E’ uscito il bando di partecipazione del X Premio Nazionale di Poesia “L’arte in versi”

Art. 1 – ORGANIZZAZIONE

Viene bandita la decima edizione del Premio Nazionale di Poesia “L’arte in versi”, ideato, fondato e presieduto dal poeta e critico letterario Lorenzo Spurio e organizzato dall’Associazione Culturale Euterpe di Jesi.

Art. 2 – PATROCINI MORALI

Il Premio è patrocinato dalla Regione Marche, dall’Assemblea Legislativa della Regione Marche, dalla Provincia di Ancona, dai Comuni di Jesi, Ancona e Senigallia e dall’Università degli Studi di Urbino “Carlo Bo”.

Art. 3 – PARTNERSHIPS

Il Premio gode del sostegno e della collaborazione esterna (partnership) di alcune enti e associazioni culturali che condividono gli intenti di promozione e diffusione della cultura e le finalità del concorso: Centro Studi “Sara Valesio” di Bologna, Associazione “Le Ragunanze” di Roma, Associazione Siciliana Arte e Scienza (ASAS) di Messina, Associazione “Arte per Amore” di Seravezza (Lucca), Associazione “Oceano nell’anima” di Bari, Associazione “Africa Solidarietà Onlus” di Arcore (Monza-Brianza), Associazione “Il Faro” di Cologna Spiaggia (Teramo), Associazione “Un Passo Avanti” di Ascoli Piceno, AlmanHaiku e Wiki-Poesia.

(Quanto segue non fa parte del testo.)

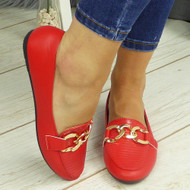 KETHAN Red Comfy Work Chain School Loafers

Art. 4 – REQUISITI FONDAMENTALI

Si può partecipare sia con opere edite che inedite. Qualora l’opera sia edita è necessario indicare nella scheda di partecipazione il riferimento bibliografico completo dove è precedentemente apparsa (titolo opera, casa editrice, luogo e anno di pubblicazione). L’organizzazione è sollevata da qualsiasi problematica, disguido e controversia possa nascere nel caso in cui l’autore presenti la sua opera come inedita quando, in realtà, essa, alla data d’invio della partecipazione al premio, è edita.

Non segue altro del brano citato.